Du bist der letzte von uns, ein einsamer Wächter des Geheimnisses. Wobei natürlich nicht ganz einsam, er wandelt noch immer hier unter uns. Das weist du so gut wie ich. Aber er wird nicht eingreifen, kann es nicht, darf es nicht. Doch ich gehe davon aus, dass er dich besuchen wird, so wie er bei uns war als Jeronar gegangen war. Ich muss ehrlich sagen, dass ich es sehr gewöhnungsbedürftig finde. Es sollte mich nicht überraschen, aber trotzdem fühlt es sich merkwürdig an, in sein Gesicht zu blicken und die gleichen Züge zu sehen wie damals, während mein eigenes Spiegelbild sich völlig gewandelt hat.

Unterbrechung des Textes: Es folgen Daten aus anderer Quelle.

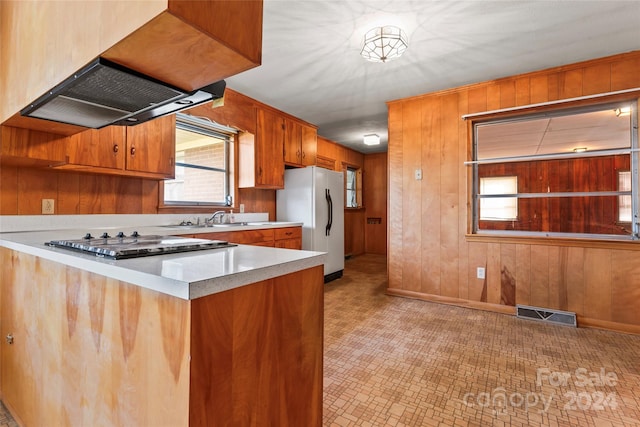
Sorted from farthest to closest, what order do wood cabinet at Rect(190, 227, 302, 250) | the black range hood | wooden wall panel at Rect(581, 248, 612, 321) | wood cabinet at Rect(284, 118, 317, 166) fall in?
1. wood cabinet at Rect(284, 118, 317, 166)
2. wood cabinet at Rect(190, 227, 302, 250)
3. wooden wall panel at Rect(581, 248, 612, 321)
4. the black range hood

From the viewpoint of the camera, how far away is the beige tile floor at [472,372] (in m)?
1.58

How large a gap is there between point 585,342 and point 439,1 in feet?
9.44

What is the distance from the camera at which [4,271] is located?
1.69 meters

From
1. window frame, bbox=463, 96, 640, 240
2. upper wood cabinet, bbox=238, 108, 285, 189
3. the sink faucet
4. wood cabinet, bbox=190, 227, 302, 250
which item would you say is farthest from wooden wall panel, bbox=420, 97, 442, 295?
the sink faucet

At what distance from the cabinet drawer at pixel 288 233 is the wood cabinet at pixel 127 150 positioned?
53.4 inches

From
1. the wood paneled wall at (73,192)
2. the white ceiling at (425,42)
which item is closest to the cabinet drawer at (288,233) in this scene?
the wood paneled wall at (73,192)

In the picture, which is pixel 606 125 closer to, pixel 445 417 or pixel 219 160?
pixel 445 417

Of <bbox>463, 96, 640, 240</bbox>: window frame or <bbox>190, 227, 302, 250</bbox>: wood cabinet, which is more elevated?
<bbox>463, 96, 640, 240</bbox>: window frame

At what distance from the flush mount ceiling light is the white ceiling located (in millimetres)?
56

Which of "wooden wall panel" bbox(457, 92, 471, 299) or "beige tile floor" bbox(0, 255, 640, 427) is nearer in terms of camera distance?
"beige tile floor" bbox(0, 255, 640, 427)

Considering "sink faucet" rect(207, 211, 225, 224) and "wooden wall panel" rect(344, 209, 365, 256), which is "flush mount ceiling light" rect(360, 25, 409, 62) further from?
"wooden wall panel" rect(344, 209, 365, 256)

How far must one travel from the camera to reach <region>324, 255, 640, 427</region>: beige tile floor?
5.18 feet

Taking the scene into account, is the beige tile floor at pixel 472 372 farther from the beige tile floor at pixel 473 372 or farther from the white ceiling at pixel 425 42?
the white ceiling at pixel 425 42

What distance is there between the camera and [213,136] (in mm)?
3684
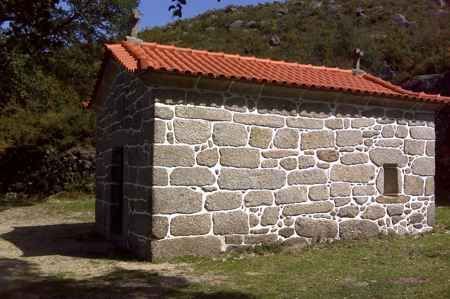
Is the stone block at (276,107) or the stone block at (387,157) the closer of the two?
the stone block at (276,107)

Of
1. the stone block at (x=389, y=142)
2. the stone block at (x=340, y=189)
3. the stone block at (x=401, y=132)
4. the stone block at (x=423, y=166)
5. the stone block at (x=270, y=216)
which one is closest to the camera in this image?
the stone block at (x=270, y=216)

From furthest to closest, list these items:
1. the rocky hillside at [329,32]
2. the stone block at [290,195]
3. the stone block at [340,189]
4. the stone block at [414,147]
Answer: the rocky hillside at [329,32]
the stone block at [414,147]
the stone block at [340,189]
the stone block at [290,195]

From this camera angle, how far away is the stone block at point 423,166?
9516 mm

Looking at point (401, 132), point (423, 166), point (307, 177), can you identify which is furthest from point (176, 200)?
point (423, 166)

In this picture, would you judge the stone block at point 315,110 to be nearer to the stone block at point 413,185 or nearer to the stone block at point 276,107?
the stone block at point 276,107

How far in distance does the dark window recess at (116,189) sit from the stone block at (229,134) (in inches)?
88.4

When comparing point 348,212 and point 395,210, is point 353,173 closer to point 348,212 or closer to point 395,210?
point 348,212

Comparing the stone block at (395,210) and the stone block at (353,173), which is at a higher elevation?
the stone block at (353,173)

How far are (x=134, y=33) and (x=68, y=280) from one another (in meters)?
4.58

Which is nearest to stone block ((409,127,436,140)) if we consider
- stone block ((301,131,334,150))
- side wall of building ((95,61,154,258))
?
stone block ((301,131,334,150))

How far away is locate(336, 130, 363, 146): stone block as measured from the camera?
866 centimetres

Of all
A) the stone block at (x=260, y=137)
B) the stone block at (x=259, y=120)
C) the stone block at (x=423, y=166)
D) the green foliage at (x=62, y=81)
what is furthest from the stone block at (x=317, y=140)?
the green foliage at (x=62, y=81)

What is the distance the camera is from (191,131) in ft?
24.2

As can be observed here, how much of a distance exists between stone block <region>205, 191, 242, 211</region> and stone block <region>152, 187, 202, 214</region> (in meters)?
0.16
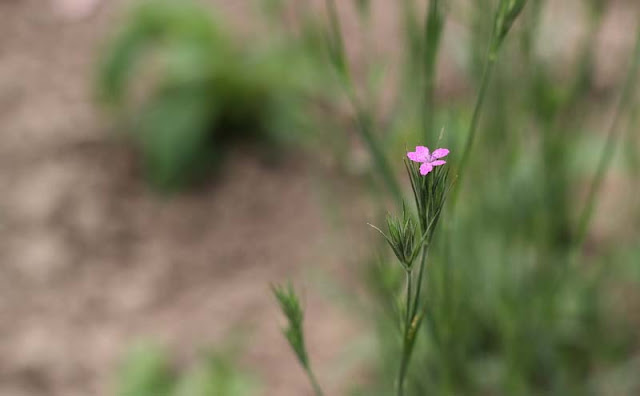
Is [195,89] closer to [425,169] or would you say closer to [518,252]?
[518,252]

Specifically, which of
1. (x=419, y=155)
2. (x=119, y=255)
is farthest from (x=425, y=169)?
(x=119, y=255)

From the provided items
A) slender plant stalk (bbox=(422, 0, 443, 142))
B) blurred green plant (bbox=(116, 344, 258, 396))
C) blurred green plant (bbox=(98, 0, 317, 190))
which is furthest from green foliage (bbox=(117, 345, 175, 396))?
slender plant stalk (bbox=(422, 0, 443, 142))

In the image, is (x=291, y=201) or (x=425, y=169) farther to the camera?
(x=291, y=201)

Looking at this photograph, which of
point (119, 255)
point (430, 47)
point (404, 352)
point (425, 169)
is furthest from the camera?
point (119, 255)

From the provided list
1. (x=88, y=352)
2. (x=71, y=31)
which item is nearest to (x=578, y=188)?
(x=88, y=352)

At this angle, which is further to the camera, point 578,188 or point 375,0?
point 375,0

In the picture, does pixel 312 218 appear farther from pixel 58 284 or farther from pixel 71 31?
pixel 71 31

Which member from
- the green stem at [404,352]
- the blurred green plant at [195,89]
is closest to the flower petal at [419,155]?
the green stem at [404,352]
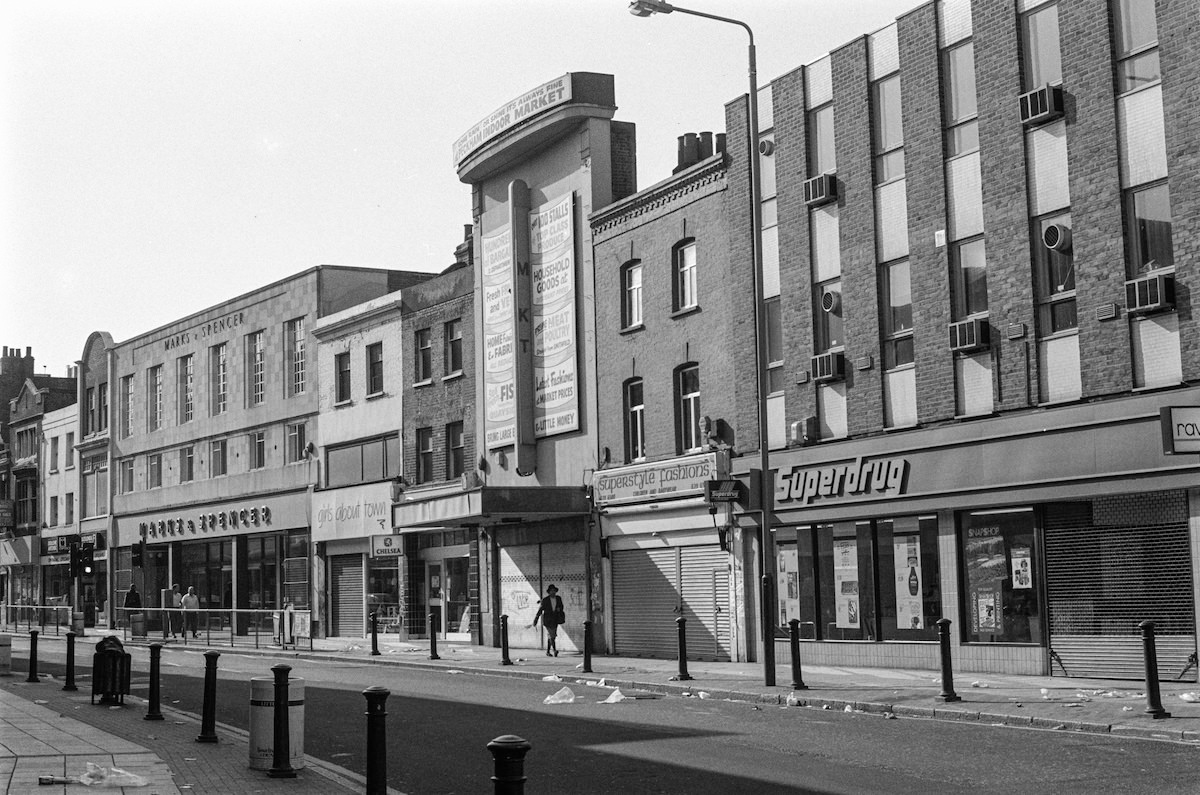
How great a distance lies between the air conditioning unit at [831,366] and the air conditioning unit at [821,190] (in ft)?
9.39

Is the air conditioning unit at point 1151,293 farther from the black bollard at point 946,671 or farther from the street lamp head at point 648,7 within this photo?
the street lamp head at point 648,7

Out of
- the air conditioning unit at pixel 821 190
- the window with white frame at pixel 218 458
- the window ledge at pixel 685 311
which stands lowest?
the window with white frame at pixel 218 458

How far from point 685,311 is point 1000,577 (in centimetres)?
997

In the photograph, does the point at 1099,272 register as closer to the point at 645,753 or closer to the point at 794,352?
the point at 794,352

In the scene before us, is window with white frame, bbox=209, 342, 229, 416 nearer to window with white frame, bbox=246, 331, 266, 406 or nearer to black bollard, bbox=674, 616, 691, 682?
window with white frame, bbox=246, 331, 266, 406

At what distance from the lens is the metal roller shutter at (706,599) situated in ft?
96.8

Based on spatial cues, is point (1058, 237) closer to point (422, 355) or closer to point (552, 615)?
point (552, 615)

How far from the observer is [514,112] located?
35750 millimetres

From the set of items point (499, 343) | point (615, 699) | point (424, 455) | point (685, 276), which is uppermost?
point (685, 276)

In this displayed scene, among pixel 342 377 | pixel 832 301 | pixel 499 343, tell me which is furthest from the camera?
pixel 342 377

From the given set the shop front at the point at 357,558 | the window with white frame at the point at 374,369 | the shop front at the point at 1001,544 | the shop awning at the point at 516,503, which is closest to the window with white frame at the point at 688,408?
the shop front at the point at 1001,544

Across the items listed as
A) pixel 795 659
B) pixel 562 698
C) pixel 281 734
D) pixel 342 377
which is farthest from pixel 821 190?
pixel 342 377

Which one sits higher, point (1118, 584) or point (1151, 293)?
point (1151, 293)

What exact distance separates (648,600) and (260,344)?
Result: 2453cm
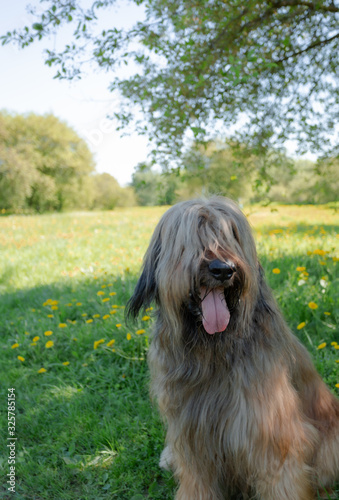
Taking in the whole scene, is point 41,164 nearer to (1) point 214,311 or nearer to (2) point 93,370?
(2) point 93,370

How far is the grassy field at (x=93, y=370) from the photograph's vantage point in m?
2.94

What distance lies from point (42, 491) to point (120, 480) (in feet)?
1.77

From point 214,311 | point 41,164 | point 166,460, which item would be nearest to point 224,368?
point 214,311

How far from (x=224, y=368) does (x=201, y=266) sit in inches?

Nun, wie dem auch sei. Du bist jetzt der letzte, also ist es wohl Zeit den Plan in die Tat umzusetzen. Ich weiß immer noch nicht, ob wir richtig gehandelt haben. Die Siegel haben lange gehalten und wir hatten Frieden. Aber trotzdem mag das jetzt dazu führen, dass wir ernsthafte Probleme bekomme. Wer weiß schon, wie es sich auf die Dunkelheit auswirkt, dass sie so lange ausgesperrt war und Kraft sammeln konnte. Es mag wohl sein, dass sie mit mehr Macht zurückkehrt als je zuvor. Der Preis für den Frieden könnte ein härterer Kampf sein als es der unsere war. Aber jetzt ist es zu spät etwas zu ändern, wir haben einmal entschieden und die Welt wird mit unserer Wahl leben müssen, da wir es nicht mehr tun können. Möge die Macht des Engels dich leiten Orbus. Wir sehen uns wieder, sobald du mir folgst.